» **Work item**
Using the data below, output the first line and every line after it up to and including the line containing "standing: 80%", exactly as written and with nothing added.

Stored data entries
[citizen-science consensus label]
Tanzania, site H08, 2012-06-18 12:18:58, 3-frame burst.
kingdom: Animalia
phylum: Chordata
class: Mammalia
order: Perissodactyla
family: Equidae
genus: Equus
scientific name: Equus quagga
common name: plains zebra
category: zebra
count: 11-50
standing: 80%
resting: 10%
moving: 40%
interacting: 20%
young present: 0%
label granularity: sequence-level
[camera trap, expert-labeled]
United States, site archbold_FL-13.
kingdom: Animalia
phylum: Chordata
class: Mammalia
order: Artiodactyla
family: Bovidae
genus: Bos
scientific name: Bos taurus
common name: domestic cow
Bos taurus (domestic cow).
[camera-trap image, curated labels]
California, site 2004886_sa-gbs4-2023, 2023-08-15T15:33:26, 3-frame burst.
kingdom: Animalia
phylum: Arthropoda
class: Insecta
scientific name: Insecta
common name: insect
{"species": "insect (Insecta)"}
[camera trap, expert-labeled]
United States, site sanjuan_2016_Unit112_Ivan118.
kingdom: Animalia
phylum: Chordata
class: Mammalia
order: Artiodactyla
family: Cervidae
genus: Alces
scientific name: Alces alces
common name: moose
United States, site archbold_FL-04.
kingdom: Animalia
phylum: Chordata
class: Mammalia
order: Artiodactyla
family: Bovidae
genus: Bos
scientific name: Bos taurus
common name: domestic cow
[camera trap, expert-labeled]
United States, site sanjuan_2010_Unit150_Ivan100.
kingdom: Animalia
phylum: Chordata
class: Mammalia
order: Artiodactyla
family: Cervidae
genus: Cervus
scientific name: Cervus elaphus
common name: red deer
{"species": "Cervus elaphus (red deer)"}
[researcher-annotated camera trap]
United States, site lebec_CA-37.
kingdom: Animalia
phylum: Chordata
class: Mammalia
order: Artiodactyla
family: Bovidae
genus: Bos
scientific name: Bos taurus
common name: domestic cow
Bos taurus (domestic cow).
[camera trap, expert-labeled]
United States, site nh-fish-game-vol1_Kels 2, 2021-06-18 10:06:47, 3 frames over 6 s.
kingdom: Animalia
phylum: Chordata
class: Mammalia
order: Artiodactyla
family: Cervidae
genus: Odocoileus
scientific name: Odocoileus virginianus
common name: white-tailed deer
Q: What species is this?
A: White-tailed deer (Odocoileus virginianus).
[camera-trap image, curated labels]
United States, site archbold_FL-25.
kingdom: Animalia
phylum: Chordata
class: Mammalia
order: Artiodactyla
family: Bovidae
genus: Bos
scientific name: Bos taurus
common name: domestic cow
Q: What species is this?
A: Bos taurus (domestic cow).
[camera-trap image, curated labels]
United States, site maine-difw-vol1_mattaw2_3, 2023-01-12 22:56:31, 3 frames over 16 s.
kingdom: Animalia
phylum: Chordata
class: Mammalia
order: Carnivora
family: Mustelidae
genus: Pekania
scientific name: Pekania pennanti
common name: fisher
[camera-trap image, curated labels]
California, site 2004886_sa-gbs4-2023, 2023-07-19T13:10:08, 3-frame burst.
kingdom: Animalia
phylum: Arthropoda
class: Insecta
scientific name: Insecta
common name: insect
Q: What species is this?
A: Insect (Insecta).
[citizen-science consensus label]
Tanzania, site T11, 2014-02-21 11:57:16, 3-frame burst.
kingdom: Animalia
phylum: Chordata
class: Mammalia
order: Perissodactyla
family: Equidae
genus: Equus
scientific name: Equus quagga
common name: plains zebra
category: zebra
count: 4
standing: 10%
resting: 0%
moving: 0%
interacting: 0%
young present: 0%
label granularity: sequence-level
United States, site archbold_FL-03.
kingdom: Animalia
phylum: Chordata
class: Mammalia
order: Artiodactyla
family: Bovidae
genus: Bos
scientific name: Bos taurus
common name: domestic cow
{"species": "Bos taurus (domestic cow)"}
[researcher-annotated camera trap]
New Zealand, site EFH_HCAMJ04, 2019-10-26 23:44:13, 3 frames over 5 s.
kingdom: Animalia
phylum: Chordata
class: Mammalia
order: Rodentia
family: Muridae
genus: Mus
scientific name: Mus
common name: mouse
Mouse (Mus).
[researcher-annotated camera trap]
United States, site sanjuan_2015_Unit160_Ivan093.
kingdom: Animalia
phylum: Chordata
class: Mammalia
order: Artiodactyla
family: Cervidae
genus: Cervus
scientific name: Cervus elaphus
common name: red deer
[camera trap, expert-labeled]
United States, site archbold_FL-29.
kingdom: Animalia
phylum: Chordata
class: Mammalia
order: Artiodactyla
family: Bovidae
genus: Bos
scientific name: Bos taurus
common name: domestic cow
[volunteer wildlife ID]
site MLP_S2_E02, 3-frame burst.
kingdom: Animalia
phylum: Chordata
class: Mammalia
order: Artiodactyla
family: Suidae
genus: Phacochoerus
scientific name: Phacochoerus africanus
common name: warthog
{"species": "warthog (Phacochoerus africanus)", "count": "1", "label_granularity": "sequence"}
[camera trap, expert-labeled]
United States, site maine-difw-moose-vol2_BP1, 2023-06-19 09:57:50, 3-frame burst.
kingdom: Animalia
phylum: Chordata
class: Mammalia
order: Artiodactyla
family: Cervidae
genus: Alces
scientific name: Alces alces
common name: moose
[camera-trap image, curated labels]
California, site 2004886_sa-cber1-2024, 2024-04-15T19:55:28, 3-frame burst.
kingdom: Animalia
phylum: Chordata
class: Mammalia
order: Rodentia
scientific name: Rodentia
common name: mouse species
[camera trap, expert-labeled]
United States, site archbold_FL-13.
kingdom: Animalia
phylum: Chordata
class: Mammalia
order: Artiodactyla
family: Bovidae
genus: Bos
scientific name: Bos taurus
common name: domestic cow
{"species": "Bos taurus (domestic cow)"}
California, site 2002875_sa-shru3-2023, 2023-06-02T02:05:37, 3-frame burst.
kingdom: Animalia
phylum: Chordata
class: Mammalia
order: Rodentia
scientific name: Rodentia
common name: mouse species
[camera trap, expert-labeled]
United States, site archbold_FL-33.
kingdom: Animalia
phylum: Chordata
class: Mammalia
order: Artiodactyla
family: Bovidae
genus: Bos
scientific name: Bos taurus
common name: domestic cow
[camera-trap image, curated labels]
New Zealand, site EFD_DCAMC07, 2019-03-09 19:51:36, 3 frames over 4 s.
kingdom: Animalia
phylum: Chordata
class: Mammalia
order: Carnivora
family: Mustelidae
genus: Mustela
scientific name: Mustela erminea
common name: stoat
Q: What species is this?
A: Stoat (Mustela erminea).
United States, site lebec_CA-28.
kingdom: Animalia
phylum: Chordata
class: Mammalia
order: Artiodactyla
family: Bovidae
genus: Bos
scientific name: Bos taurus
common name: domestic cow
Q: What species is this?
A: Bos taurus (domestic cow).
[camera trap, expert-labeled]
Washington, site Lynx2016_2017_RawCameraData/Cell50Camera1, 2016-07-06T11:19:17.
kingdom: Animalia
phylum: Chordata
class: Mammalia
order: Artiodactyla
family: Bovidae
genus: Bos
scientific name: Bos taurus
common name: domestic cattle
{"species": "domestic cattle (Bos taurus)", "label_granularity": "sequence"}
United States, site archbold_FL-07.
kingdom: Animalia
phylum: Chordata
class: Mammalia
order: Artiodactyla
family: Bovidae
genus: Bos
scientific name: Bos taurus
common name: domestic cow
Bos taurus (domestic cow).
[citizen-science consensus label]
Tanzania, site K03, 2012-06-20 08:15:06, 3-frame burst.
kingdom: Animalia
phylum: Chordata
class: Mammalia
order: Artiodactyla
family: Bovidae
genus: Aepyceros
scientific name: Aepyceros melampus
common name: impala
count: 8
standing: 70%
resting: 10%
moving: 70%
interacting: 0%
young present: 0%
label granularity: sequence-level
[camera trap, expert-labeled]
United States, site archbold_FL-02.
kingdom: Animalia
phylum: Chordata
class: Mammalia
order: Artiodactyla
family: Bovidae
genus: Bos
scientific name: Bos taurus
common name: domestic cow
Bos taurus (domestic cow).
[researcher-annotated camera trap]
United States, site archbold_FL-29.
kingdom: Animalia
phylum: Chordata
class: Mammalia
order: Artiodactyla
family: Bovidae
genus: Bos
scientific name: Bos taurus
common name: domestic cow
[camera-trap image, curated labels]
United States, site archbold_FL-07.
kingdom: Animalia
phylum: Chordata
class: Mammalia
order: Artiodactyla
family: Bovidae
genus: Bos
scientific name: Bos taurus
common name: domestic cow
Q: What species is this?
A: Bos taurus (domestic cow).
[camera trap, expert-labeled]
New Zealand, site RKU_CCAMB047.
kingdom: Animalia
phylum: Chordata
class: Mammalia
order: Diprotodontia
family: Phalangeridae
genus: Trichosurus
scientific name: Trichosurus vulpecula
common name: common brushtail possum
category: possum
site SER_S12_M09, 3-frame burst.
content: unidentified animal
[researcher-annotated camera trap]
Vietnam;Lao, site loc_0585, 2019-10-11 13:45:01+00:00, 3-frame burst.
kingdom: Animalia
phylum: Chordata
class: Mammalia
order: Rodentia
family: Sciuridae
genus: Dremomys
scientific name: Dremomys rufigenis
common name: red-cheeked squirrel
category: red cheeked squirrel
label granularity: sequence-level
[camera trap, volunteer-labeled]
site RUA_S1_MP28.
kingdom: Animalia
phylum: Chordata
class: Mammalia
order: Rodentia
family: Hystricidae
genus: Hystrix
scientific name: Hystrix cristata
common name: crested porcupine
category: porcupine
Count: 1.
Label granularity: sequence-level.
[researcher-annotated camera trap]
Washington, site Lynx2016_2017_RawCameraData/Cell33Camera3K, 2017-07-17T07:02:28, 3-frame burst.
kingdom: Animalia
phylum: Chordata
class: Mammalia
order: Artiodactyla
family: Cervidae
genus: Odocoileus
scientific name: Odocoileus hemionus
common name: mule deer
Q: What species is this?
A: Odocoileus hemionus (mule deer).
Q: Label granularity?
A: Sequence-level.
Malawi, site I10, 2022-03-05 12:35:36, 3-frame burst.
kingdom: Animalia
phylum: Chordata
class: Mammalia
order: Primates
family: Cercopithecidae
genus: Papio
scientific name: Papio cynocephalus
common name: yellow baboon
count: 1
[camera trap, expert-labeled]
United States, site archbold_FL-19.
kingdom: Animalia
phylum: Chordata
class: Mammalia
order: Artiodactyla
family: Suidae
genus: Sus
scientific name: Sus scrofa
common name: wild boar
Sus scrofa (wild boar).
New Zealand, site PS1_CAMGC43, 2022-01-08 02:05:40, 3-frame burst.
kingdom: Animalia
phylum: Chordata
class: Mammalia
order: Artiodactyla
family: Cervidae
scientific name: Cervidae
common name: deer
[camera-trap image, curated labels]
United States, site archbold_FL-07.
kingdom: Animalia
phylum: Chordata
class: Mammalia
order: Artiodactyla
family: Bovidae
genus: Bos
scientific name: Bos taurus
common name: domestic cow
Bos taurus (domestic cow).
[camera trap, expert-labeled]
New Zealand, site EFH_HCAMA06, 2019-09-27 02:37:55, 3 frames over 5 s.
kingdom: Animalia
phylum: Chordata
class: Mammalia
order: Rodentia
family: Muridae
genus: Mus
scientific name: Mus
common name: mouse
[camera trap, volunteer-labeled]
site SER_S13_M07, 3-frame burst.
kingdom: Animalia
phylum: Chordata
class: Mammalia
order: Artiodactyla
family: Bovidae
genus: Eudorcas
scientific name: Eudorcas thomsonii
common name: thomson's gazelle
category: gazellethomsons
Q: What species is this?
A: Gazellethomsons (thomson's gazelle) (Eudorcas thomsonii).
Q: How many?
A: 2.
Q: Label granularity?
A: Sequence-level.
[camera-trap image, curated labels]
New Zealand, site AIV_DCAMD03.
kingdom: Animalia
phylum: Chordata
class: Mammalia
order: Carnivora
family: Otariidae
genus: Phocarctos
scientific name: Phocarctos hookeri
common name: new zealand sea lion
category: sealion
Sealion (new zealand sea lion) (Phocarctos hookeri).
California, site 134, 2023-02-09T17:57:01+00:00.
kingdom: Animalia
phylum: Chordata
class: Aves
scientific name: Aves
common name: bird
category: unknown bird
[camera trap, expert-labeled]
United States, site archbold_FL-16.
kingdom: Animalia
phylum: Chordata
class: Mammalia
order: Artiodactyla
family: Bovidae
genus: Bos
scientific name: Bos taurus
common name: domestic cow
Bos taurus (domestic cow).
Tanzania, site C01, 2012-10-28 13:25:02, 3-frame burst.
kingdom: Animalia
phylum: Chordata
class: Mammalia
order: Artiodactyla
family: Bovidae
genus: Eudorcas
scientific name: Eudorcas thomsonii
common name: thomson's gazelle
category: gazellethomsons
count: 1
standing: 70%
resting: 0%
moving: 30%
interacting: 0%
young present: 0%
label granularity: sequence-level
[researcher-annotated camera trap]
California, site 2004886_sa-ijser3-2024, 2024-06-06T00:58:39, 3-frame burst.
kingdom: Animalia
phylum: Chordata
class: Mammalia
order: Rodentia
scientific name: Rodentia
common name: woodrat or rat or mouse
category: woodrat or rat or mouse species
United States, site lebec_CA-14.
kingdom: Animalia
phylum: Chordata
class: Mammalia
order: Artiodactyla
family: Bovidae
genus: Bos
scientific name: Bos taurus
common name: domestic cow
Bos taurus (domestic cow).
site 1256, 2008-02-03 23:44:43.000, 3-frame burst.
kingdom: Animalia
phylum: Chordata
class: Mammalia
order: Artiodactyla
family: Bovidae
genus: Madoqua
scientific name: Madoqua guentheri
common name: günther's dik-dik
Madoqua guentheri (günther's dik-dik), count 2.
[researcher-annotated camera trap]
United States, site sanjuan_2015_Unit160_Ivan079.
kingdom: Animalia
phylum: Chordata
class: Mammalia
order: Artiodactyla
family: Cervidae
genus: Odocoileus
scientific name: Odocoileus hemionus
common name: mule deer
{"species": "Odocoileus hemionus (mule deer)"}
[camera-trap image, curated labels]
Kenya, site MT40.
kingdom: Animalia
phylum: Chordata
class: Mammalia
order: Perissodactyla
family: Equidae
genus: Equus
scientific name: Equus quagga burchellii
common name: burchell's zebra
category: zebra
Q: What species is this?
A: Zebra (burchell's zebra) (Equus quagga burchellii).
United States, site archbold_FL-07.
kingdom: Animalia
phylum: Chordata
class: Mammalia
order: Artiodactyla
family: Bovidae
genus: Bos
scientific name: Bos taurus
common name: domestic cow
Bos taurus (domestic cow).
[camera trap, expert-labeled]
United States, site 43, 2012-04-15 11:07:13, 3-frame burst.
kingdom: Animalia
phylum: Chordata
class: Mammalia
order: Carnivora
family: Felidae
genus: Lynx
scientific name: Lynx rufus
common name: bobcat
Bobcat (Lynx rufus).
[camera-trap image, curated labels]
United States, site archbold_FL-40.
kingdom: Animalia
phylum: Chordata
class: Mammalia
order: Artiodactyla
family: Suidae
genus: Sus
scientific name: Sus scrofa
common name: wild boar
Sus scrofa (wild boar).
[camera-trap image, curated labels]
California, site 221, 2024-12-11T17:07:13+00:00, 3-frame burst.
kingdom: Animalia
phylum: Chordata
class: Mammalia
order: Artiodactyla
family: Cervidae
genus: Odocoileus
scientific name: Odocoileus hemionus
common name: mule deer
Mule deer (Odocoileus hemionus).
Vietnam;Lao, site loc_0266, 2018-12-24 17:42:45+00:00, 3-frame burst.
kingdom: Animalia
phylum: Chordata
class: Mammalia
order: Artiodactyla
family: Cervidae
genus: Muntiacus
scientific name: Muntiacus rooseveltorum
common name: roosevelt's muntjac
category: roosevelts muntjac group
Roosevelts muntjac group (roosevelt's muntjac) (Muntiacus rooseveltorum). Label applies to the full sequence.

» **Exercise solution**
[citizen-science consensus label]
Tanzania, site H08, 2012-06-18 12:18:58, 3-frame burst.
kingdom: Animalia
phylum: Chordata
class: Mammalia
order: Perissodactyla
family: Equidae
genus: Equus
scientific name: Equus quagga
common name: plains zebra
category: zebra
count: 11-50
standing: 80%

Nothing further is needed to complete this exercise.